Ghibli Nostalgia


Students can catch beloved Studio Ghibli films such as ‘Castle in the Sky’ in cinemas

Meghan Morris / For The Post

If You Go:

What: Castle in the Sky

When: 7 p.m., Aug. 28

Where: Athena Grand

Admission: $12.50

What: Nausicaä of the
Valley of the Wind

When: 7 p.m., Sept. 25

Where: Athena Grand

Admission: $12.50

What: Spirited Away

When: 7 p.m., Oct. 30

Where: Athena Grand

Admission: $12.50

What: Howl's Moving Castle

When: 7 p.m., Nov. 27

Where: Athena Grand

Admission: $12.50

Students can re-experience some of Studio Ghibli’s works on the silver screen at a local theater.


The Athena Grand will show one screening a month until November. My Neighbor Totoro and Kiki’s Delivery Service have already been presented, but there’s still time to catch Castle in the Sky, Nausicaä of the Valley of the Wind, Spirited Away and Howl’s Moving Castle. Those six films were all directed by Hayao Miyazaki, award-winning filmmaker and co-founder of Studio Ghibli.




Rick Frame, owner of the Athena Grand, said the theater pulled in 125 people for the screening of Kiki’s Delivery Service, consisting of mostly 16- to 30-year-olds and a small group of elderly people. He believes the showings will pull an even bigger crowd in the fall.


“We can seat 200, and I imagine they’ll sell out,” he said.


Stephen Archinal, a junior studying integrated media, said he thinks the showings are great because they’ll give Studio Ghibli films more exposure to western audiences.


Frame said he thought his theater should show the movies because they have a cult following. Each screening will be the original Japanese version with English subtitles.


Archinal said he admires different styles of animation. His sister was a big fan of Studio Ghibli and first introduced him to Spirited Away when he was about 8 years old.


Mailé Nguyễn, a senior studying production design and technology and stage management, said their favorite Studio Ghibli film is Howl’s Moving Castle because the female lead was closer to their age at the time and they admire her personality.


“When faced with hardship, Sophie works through her issues with sass and grace,” Nguyễn, who uses they/them pronouns, said in an email. “She would always put others first and never saw herself as beautiful, but at the end of the movie you really see her growth.”


Archinal said Miyazaki uses more traditional techniques, and he doesn’t use CG on most of his major films. Most crews use those graphics to save time and money, but he doesn’t like the way it looks.


Miyazaki also chooses to not begin the pre-production process with a script. Instead, he focuses on storyboards.

“They have a certain attention to detail with things and just fluidity of their animation,” Archinal said.
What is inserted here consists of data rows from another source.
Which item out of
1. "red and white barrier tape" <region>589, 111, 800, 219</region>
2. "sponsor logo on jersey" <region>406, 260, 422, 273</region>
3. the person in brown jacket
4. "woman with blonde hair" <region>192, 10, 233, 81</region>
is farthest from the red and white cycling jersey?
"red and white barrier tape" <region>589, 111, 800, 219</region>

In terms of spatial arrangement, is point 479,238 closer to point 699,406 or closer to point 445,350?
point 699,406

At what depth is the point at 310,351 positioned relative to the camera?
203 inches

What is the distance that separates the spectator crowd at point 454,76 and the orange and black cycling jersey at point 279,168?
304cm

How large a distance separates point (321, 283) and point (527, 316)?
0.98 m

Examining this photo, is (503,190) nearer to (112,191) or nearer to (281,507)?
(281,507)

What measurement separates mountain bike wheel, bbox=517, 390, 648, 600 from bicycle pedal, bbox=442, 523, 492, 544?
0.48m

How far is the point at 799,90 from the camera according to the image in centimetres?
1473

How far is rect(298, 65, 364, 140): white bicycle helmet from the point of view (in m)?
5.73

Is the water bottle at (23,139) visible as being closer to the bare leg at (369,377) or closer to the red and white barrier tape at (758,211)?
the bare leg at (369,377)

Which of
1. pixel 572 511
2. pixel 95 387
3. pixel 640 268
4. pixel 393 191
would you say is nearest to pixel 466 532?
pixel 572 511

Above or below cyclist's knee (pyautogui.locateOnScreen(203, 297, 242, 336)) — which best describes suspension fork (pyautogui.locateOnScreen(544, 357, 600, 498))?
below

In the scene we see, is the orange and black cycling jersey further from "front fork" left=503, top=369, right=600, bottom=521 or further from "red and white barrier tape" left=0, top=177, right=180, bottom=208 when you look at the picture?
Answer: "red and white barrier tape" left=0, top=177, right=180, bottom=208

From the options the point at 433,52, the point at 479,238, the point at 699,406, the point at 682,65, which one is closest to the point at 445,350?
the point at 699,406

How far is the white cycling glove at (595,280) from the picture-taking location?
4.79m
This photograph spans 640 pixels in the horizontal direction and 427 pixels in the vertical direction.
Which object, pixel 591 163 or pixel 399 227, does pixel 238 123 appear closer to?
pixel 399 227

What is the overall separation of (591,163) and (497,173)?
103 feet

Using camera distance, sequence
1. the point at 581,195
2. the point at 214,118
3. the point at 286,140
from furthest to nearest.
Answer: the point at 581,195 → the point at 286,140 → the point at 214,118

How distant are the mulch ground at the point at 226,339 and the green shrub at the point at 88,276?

Nguyễn said what makes a Miyazaki film is “a juxtaposition of normal life and magical reality.” They also said the films’ antagonists usually believe they’re bringing justice to the town and can’t be viewed as “completely evil” because of it.


Nguyễn said the underlying pro-environmentalism and anti-war themes are always apparent to them when they watch the films. The latent messages made them enjoy the movies even more.


“In Howl’s Moving Castle, Miyazaki shows the devastation of a pointless war and highlights the fact that innocent people were getting hurt over a governmental dispute,” Nguyễn said in an email.


Miyazaki has kept a pattern of using young females in his works because their first solution isn't to fight your opponents, Nguyễn said.

“(Female protagonists) use their feelings more to analyze a situation, and don’t rely on their words alone to solve problems,” Nguyễn said. “Miyazaki also portrays his young female protagonists as strong, smart, and independent, but also with a deep emotional capacity. And it’s important to give young girls role models, and portray them diversely and realistically.”


Archinal said it was good to see more gender diversity in a time where male protagonists are dominating screens.

He would definitely consider seeing one of the Studio Ghibli films in theaters once school starts.


“It’s a different experience when you watch a movie in a theater with a bunch of other people,” he said.